### EXCERPT PROVIDED
Mainly there is a sense of haunting beauty, world-weariness and dreamlike reflection in the songs. The words are verses from the last generation of Yiddish poets who wrote in Europe; Alberstein set them to music, then turned the songs over to the Klezmatics, who provided a diverse set of arrangements that break down borders between the klezmer tradition, notable for its bittersweet swirl of fiddles, clarinets and brass, and the contemporary world of pop-rock song craft. The collaboration continues with a concert Saturday in Long Beach.

Berlin was where the Klezmatics and Alberstein, mutual admirers, first performed together seven years ago at an annual Jewish Culture Festival organized by the remnant of the city’s Jewish community. They enjoyed themselves and parted with the usual admonishment, “Let’s work together someday.”

“Someday” came last year after Alberstein sent the Klezmatics a cassette with only her voice and guitar, performing songs inspired by a 1995 documentary that she and her filmmaker husband made on aged European Yiddish poets still living in Israel.

### THINGS TO DO
• 1. In the excerpt about the Klezmatics and Alberstein, repeat verbatim the passage between "Mainly there is" and "in Long Beach.", inclusive.
• 2. State how many lines of the entries below contain the string "strip", giving the number alone.

Scene question records
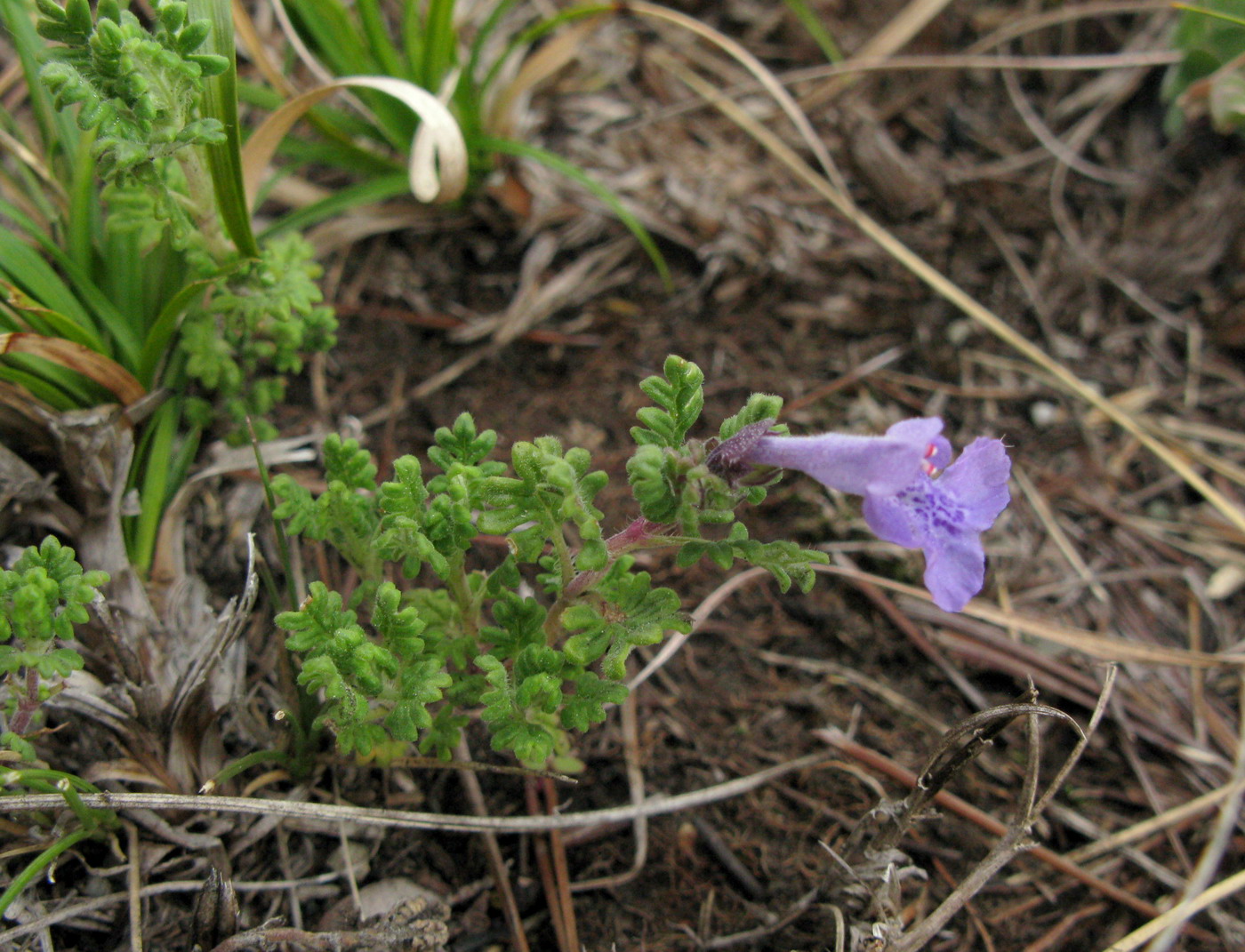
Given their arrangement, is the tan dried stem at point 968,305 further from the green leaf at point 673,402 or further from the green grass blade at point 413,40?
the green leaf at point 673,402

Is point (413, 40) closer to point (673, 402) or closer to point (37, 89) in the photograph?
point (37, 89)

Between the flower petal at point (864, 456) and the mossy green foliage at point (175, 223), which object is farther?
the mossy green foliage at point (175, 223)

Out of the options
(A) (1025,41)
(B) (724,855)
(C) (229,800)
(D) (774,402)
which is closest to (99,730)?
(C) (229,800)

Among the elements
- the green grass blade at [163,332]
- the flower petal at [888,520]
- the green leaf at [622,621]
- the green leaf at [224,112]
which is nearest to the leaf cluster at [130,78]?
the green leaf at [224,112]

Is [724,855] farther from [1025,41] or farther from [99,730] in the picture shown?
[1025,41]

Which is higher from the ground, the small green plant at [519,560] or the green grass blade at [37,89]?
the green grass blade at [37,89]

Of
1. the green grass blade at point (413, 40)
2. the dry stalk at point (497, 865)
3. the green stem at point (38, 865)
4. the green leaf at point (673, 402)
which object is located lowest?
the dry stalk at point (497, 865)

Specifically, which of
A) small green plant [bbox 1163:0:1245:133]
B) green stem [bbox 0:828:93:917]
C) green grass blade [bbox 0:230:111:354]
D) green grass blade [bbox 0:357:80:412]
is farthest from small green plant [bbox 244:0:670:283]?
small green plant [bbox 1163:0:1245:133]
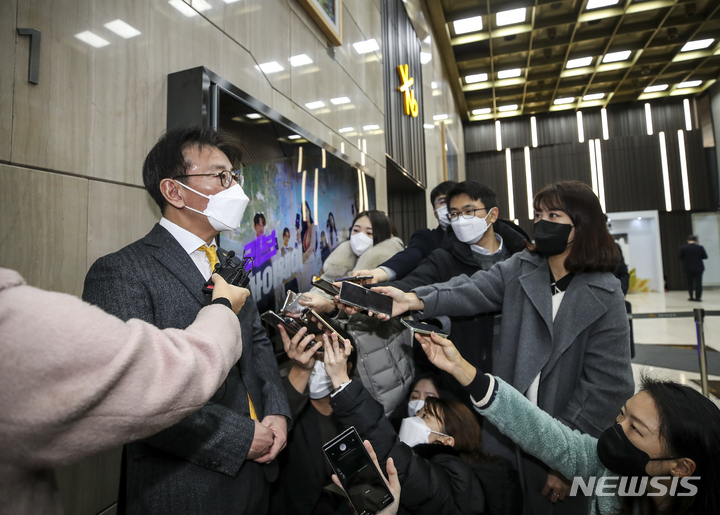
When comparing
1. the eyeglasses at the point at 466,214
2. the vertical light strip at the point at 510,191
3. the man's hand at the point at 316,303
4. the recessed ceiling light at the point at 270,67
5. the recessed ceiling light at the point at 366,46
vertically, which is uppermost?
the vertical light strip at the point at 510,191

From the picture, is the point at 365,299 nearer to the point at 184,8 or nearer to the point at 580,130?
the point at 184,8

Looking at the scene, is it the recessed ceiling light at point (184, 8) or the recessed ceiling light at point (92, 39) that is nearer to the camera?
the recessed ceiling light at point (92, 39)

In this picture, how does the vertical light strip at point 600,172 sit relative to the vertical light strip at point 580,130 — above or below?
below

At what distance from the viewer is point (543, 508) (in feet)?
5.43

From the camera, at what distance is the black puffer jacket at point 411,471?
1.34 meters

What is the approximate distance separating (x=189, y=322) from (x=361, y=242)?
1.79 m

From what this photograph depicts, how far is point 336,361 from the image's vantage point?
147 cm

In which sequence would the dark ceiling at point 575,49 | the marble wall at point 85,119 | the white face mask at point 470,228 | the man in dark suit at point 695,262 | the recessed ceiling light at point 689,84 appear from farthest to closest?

### OUTPUTS BY TASK
• 1.
Mainly there is a sense of haunting beauty, world-weariness and dreamlike reflection in the songs. The words are verses from the last generation of Yiddish poets who wrote in Europe; Alberstein set them to music, then turned the songs over to the Klezmatics, who provided a diverse set of arrangements that break down borders between the klezmer tradition, notable for its bittersweet swirl of fiddles, clarinets and brass, and the contemporary world of pop-rock song craft. The collaboration continues with a concert Saturday in Long Beach.

• 2. 3